■ What this task involves ■
List every person named in the article on the Association of National Olympic Committees below.

■ Document ■
──────
The Association of National Olympic Committees (ANOC) is an international organization that affiliates the current 206 National Olympic Committees (NOCs) recognized by the International Olympic Committee (IOC). Each year it gathers all its members at the ANOC General Assembly, in which the ANOC Awards are awarded to NOCs and their athletes since 2014. The association organises the ANOC World Beach Games, a multi-sport event held every two years.

History
The ANOC was established in June 1979 during the Constitutive General Assembly in San Juan, Puerto Rico. The organization's purpose is for the IOC to manage the general affairs for the National Olympic Committees, to give them their support, advice, cooperation, and recommendations for their development.

Members
Its members are affiliated to one of five continental associations:

The organization was founded in 1979 under the presidency of Mario Vázquez Raña of Mexico. Since 2012, Sheikh Ahmad Al-Fahad Al-Sabah of Kuwait has served as the ANOC president. He self-suspended himself in November 2018 and Robin Mitchell was elected ANOC President on October 20, 2022.
──────
■ Raw data ■
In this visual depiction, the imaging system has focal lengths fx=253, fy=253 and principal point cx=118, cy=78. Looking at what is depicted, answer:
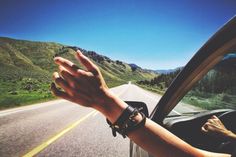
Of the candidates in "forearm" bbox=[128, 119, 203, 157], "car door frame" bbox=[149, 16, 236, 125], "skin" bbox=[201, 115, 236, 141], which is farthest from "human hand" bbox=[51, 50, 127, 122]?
"skin" bbox=[201, 115, 236, 141]

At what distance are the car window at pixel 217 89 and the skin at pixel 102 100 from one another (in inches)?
37.9

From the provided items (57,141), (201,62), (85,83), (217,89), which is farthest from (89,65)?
(57,141)

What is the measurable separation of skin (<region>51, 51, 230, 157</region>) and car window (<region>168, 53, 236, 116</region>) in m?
0.96

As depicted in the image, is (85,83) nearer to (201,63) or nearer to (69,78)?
(69,78)

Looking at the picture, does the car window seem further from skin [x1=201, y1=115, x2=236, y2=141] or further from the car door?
skin [x1=201, y1=115, x2=236, y2=141]

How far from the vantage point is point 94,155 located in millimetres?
5145

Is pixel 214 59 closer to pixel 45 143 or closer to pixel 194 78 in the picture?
pixel 194 78

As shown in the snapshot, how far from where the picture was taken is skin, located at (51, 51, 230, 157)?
1.08 meters

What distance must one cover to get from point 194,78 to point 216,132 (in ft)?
1.47

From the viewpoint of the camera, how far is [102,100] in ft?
3.60

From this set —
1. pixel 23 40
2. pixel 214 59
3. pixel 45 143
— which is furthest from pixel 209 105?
pixel 23 40

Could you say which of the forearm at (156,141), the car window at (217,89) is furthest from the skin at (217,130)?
the forearm at (156,141)

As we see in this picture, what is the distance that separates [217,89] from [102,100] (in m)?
1.51

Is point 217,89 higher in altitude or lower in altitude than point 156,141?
higher
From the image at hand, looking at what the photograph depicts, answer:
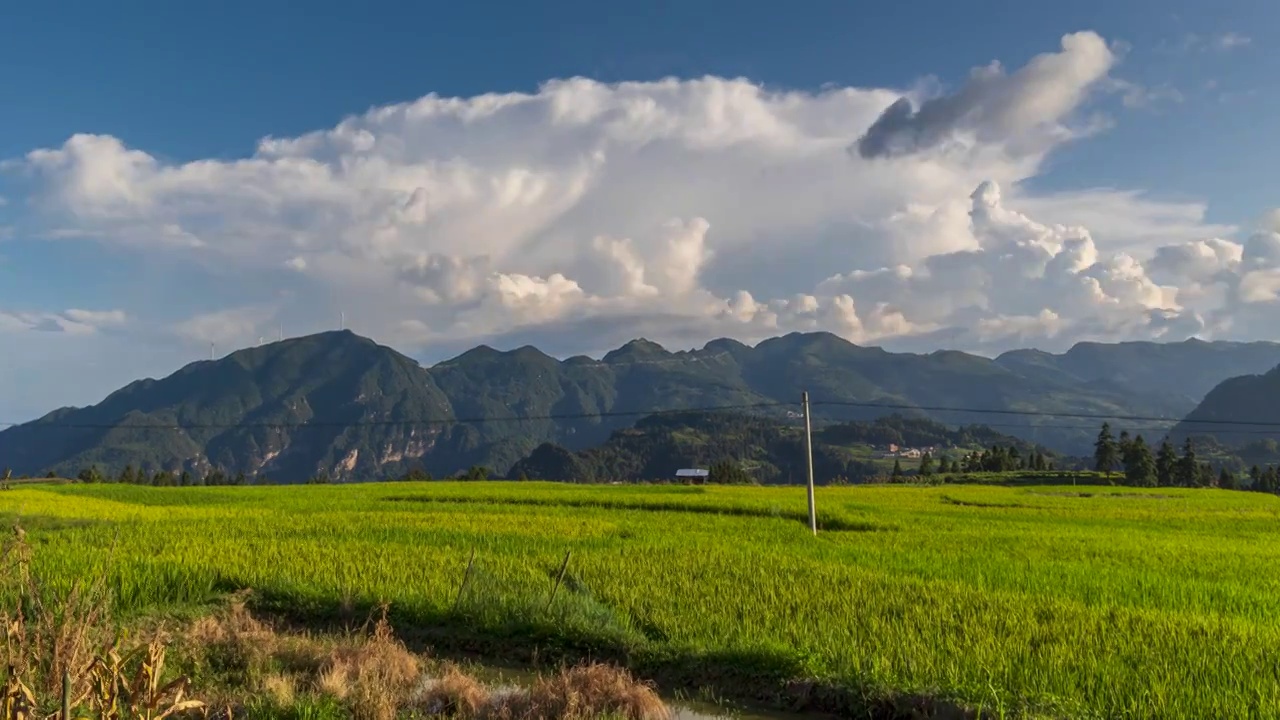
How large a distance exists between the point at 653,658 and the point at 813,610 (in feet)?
8.27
──────
■ Final answer ■
Mario Vázquez Raña, Sheikh Ahmad Al-Fahad Al-Sabah, Robin Mitchell